Hace unos días murió Mario Vargas Llosa, uno de los últimos grandes nombres del Boom Latinoamericano, y aunque su fallecimiento sí movió a una parte del mundo literario, el resto de internet… no lloró ni un poco. Más bien, se activó el modo archivo: críticas, escándalos, frases polémicas, peleas con otros escritores y muchos tuits preguntándose por qué se le sigue tratando como intocable.
Y no, no es por falta de respeto a la literatura. Es porque, más allá de sus libros, Vargas Llosa acumuló en vida un historial de declaraciones, alianzas y actitudes que lo alejaron cada vez más de las nuevas generaciones. Lo del Nobel no alcanzó para limpiar la imagen.
Mario Vargas Llosa: El escritor que se volvió meme político
Aunque empezó como simpatizante de la izquierda latinoamericana, con el tiempo se fue derechito al otro lado del espectro político.

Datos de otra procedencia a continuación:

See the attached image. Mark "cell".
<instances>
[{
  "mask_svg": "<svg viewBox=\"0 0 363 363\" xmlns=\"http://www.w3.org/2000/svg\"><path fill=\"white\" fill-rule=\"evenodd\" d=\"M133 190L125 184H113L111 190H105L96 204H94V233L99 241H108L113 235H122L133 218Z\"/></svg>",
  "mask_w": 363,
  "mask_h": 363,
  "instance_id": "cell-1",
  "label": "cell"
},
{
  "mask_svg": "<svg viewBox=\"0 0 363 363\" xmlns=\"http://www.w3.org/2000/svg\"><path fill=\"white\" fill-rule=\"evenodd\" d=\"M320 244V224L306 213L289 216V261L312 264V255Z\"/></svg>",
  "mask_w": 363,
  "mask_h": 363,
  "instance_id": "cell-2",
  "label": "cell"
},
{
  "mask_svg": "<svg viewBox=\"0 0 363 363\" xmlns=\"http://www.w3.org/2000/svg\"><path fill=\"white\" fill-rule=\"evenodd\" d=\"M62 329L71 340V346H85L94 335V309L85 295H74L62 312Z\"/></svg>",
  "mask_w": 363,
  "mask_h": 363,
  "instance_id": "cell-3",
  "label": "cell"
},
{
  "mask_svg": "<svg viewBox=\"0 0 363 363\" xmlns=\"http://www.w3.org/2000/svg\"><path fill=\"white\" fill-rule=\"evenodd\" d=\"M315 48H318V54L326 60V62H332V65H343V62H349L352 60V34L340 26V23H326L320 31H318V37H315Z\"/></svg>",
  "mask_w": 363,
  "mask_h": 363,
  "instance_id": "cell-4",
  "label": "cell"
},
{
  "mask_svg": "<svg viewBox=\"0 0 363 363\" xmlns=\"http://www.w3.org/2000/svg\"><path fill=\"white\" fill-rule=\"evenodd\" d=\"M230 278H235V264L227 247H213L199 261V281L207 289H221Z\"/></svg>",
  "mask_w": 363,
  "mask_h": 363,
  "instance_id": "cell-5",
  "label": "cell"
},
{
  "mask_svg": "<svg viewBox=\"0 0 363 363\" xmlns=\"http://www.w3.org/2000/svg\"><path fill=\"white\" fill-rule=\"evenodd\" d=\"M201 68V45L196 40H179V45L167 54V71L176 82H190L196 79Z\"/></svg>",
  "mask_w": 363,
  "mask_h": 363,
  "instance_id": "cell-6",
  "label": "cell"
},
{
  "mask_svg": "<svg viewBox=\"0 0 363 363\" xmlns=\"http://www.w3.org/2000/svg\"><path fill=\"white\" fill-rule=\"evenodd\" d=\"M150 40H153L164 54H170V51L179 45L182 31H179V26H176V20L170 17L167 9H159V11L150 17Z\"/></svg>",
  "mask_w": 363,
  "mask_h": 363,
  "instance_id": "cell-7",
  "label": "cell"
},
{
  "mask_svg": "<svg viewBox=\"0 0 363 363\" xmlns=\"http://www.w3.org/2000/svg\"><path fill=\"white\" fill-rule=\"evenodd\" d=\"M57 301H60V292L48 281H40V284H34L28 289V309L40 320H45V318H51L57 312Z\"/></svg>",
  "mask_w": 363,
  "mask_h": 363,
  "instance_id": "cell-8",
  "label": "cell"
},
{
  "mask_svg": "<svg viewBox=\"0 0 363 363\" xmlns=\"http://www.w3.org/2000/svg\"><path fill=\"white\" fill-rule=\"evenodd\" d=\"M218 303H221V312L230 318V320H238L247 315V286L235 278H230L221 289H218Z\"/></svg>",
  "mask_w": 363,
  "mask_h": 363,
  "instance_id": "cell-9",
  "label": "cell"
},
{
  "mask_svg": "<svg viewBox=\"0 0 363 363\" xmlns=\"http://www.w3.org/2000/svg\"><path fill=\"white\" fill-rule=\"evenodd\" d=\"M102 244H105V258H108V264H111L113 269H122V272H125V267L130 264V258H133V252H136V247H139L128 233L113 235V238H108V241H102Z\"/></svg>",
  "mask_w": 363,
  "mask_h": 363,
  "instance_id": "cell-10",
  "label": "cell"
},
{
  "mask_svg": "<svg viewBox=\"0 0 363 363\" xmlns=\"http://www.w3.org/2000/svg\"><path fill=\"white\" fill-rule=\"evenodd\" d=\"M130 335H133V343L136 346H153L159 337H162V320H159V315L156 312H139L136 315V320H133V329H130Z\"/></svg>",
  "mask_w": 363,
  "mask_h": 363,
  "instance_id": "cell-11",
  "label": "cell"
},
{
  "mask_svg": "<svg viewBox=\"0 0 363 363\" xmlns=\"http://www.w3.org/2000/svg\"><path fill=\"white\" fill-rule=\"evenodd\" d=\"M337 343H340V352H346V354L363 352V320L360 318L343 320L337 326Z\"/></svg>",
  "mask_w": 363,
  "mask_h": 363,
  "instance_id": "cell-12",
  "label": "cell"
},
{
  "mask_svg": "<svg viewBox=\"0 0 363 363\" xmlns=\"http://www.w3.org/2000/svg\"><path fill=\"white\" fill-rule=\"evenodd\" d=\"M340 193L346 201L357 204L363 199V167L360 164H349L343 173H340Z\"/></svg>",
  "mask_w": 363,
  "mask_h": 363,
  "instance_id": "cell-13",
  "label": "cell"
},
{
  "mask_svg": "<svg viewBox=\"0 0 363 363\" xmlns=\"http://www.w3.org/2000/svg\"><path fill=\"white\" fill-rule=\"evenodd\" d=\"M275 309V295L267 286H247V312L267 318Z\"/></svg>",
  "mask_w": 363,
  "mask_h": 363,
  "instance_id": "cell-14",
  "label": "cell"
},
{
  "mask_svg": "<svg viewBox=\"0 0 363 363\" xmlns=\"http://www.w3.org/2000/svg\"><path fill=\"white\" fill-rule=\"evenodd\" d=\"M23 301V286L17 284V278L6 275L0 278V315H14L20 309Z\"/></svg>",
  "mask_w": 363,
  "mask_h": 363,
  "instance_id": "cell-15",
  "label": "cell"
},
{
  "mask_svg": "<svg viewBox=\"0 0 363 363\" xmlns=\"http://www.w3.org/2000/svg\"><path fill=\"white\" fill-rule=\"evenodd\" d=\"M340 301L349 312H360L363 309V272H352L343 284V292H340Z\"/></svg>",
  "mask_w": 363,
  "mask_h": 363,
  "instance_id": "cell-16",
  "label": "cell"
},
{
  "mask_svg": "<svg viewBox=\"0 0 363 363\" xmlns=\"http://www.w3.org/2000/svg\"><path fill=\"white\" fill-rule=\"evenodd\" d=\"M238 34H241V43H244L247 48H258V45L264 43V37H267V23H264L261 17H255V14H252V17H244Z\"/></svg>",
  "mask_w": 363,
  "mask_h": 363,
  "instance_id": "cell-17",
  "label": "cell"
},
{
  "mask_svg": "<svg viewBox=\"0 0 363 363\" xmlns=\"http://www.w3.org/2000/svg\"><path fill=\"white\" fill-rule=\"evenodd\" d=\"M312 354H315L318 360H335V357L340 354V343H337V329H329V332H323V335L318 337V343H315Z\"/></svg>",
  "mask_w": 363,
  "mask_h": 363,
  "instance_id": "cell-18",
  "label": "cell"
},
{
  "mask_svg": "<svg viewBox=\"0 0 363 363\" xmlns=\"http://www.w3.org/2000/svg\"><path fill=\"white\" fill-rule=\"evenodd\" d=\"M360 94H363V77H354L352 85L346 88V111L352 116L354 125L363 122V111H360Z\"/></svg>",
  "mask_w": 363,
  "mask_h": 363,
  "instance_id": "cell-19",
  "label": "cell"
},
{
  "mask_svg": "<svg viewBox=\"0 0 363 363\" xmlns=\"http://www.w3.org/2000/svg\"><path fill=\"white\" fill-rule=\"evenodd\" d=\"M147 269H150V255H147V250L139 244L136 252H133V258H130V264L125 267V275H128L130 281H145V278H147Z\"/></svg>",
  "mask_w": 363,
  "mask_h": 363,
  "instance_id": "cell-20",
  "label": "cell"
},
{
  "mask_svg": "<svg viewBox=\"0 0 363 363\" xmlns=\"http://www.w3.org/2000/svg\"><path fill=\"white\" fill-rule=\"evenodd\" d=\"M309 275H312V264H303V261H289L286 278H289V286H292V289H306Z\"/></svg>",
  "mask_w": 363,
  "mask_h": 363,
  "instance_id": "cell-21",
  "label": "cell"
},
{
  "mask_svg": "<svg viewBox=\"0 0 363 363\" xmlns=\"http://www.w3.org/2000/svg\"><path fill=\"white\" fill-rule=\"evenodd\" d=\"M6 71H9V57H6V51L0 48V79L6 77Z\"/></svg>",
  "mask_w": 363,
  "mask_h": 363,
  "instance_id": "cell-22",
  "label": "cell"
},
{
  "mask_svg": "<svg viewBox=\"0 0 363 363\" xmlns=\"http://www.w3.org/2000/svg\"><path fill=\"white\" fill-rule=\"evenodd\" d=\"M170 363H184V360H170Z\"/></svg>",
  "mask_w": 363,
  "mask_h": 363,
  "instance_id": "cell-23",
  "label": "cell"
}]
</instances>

Criticó a figuras como Fidel Castro y Hugo Chávez —lo cual muchos podrían entender—, pero también se convirtió en defensor de personajes como Margaret Thatcher, José Antonio Kast o Jair Bolsonaro. Sí.
Lo que había que decir de Vargas Llosa lo dijo esta diosa 🪄
— Celeste Murillo (@rompe_teclas) April 14, 2025
También fue un opositor frontal de AMLO, a quien llamó populista y autoritario, y en su momento dijo que México tenía “la dictadura perfecta” gracias al PRI. Hay que decirlo: era igual de tajante con todos, pero eso no evitó que para muchxs se convirtiera en sinónimo de conservadurismo y soberbia intelectual.
De escándalo en escándalo (y de offshore en offshore)
Vargas Llosa se lanzó como candidato presidencial en Perú en los 90, pero perdió contra Alberto Fujimori. Desde entonces se posicionó como una figura elitista, más cercana a las clases altas que a los movimientos sociales. Y luego llegó otro golpe: su nombre apareció en los Panama Papers, vinculado a una empresa offshore con sede en las Islas Vírgenes Británicas. Dijo que todo era legal. Pero la Agencia Tributaria española le cobró casi 2 millones de dólares.
Feminismo, indigenismo y lenguaje inclusivo: todo mal
El feminismo tampoco lo bajó del pedestal, y él tampoco hizo mucho por bajarse solo. En entrevistas calificó al lenguaje inclusivo como una “estupidez” y al feminismo moderno como enemigo de la literatura. Y si a eso le sumamos sus críticas constantes al indigenismo y su visión eurocentrista de América Latina, no es difícil entender por qué fue perdiendo relevancia entre nuevos lectores.
¿Y la literatura? Intocable, pero no impune
Nadie está negando la importancia de obras como “La ciudad y los perros” o “Conversación en la catedral”, ni su defensa de la libertad de expresión. Pero su figura pública ya estaba muy desgastada por una vida llena de frases altisonantes, peleas literarias (como cuando le metió un puñetazo a García Márquez en Bellas Artes) y una imagen de “sabio polémico” que nunca quiso actualizar.
Y bueno, también estuvo su vida amorosa: se casó con su tía política, luego con su prima, y más recientemente fue pareja de Isabel Preysler, con quien protagonizó portadas, exclusivas y un final de telenovela. Todo eso también pesó en cómo se le percibía. El Nobel de Literatura no pudo salvarlo de ser carne de meme.
¿Se puede separar al autor de su obra?
Tal vez. Pero en el caso de Vargas Llosa, muchos sienten que su legado literario terminó siendo opacado por su postura ideológica, sus desplantes y su incapacidad de entender otros movimientos sociales. Y esa incomodidad también forma parte de la conversación.
Al final, lo que pasó tras su muerte no fue falta de respeto, sino un ajuste de cuentas cultural: no basta con escribir bien si lo que dices fuera de tus novelas suena arrogante, viejo y desconectado del mundo.